Providing a little food after the storm
By Becky Barclay
Published in News on August 30, 2011 1:46 PM
News-Argus/MICHAEL K. DAKOTA
Joy Baker, an Ash Street resident, picks up two meals at the Salvation Army Mobile Feeding Unit while it was parked on Spence Street Monday. The unit was driven in from Jackson, Miss.
Billy Battle had not had a hot meal in two-and-a-half days. His power went off early Saturday during Hurricane Irene, and he was surviving on cold canned goods.
When he saw the Salvation Army Mobile Feeding Unit out in Goldsboro, he stopped, not really caring what it was serving, only that it was a hot meal.
The 63-year-old man was one of hundreds who got a hot meal and cold bottled water Monday from the mobile feeding unit, or canteen as the Salvation Army calls it.
The canteen arrived from Jackson, Miss., Sunday night about midnight, after a 14-hour drive.
One of its two drivers, 51-year-old Salvation Army employee Lebon Kersh, said the canteen will stay in Wayne County as long as people are hungry and without power.
"They just have to walk up to us and tell us they need something to eat," he said. "I'm a foot soldier, and I'm going to get out here in the street and pass this food out. I want to feed these people."
Kersh even flagged people down to tell them about the hot meal they could get at the canteen.
"I want them to have this food so they can have nourishment," he said.
He and another Salvation Army employee from Jackson and a volunteer from Goldsboro manned the mobile feeding unit.
The food -- chili, beef stew and chicken noodle soup -- came in huge packages and just had to be dropped into boiling water for about 15 minutes to be ready.
When it was done, the men dished it out into Styrofoam containers and handed it to those who were craving a hot meal.
Kersh said about 60 people stopped by for food during the canteen's first hour Monday on Spence Avenue between Ash and Elm streets.
"It makes me feel good," he said. "I feel like a child with a new toy at Christmas time doing this."
The big smiles on the people's faces when they get their free meal.
Not only does Kersh serve up a hot, delicious meal, but he hears the stories the people coming for food have to tell.
One of those was 23-year-old Star Jones who lost power Saturday morning.
She was getting meals for herself, her sister, 19, and her nephew, 3.

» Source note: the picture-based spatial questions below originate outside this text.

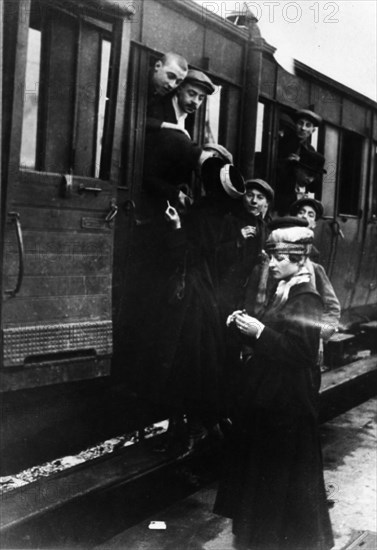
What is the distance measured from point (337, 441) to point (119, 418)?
1989 millimetres

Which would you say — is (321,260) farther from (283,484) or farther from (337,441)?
(283,484)

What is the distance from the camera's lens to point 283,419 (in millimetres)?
3246

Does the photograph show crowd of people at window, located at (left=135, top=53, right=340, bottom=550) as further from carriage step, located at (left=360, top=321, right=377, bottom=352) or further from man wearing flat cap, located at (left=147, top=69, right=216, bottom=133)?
carriage step, located at (left=360, top=321, right=377, bottom=352)

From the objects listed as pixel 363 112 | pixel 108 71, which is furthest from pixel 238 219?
pixel 363 112

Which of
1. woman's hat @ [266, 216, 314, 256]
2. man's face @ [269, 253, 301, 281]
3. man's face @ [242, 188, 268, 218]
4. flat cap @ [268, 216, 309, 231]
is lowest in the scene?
man's face @ [269, 253, 301, 281]

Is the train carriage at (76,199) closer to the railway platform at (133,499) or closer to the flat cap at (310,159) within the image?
the railway platform at (133,499)

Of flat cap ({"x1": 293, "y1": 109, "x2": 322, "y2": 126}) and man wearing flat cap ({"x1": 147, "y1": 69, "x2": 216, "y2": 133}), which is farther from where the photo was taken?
flat cap ({"x1": 293, "y1": 109, "x2": 322, "y2": 126})

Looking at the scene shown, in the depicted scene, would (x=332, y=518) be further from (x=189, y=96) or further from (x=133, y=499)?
(x=189, y=96)

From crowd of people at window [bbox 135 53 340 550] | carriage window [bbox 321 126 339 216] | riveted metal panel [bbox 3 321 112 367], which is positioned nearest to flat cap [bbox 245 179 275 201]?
crowd of people at window [bbox 135 53 340 550]

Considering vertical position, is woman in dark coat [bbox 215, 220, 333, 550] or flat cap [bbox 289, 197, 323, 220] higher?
flat cap [bbox 289, 197, 323, 220]

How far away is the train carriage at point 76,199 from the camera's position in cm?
350

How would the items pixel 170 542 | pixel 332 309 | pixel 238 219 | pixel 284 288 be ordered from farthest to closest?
pixel 238 219 < pixel 332 309 < pixel 170 542 < pixel 284 288

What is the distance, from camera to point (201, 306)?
14.9 feet

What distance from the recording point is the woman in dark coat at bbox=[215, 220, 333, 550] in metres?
3.21
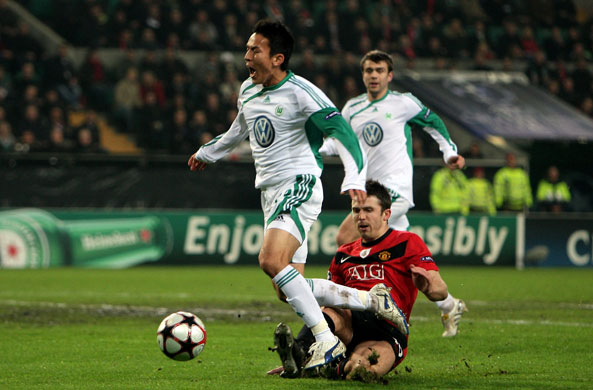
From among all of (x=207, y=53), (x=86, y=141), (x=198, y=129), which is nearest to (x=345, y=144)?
(x=86, y=141)

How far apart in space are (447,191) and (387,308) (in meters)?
12.0

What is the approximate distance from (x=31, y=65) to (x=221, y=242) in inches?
203

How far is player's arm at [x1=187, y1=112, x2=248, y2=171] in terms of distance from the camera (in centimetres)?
666

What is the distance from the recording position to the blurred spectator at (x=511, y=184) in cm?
1797

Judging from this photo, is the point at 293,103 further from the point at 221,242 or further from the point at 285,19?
the point at 285,19

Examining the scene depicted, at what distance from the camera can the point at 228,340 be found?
305 inches

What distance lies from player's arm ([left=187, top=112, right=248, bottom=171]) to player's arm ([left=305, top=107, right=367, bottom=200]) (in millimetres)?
621

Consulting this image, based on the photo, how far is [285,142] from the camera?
6.19 m

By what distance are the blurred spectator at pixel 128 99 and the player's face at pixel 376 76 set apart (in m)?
10.7

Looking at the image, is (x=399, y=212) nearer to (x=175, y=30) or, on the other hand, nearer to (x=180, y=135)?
(x=180, y=135)

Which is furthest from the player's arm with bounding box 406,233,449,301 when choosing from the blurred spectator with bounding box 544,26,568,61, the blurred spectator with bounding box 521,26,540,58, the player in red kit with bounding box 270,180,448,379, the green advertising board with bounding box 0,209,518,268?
the blurred spectator with bounding box 544,26,568,61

"At first, we grilled at a family member's house, but they lost power Sunday," she said. "We've been eating cold sandwiches and stuff since."
She said a hot meal would be "really good eating."
Lavoris Stewart also grilled what she could find at home, but some of her food still went bad.
In the midst of disaster, the 43-year-old considered the Salvation Army's mobile feeding unit to be a blessing.
"Without them I don't know what we'd do. If not for this, we'd probably just be eating some cold canned goods."
Ms. Stewart's sister, Doreaka Smith, and her children, 18-year-old Danesha Smith, 10-year-old Janisea Eatmon and 6-year-old Darryl Eatmon, also came to get meals.
These are just some of the reasons why the Salvation Army does what it does, said Lt. Kenny Igleheart, commander.
"That's what the Lord wants us to do," he said. "People can't help it if their power is out. Be we can help them with hot meals. People have a need, and we're trying to fill that need."
Not only is the Salvation Army feeding those in need at its canteen, but local volunteers are preparing cold meals of sandwiches, snacks and bottled water for those who can make it to the Salvation Army at 610 N. William St.
And the Salvation Army has about 35 mobile feeding units along the East Coast and more are coming in all the time, Igleheart said.
And although the local Salvation Army building suffered damage when a huge tree fell onto one of its skylights, that repair has been put on hold until the community's needs have been met.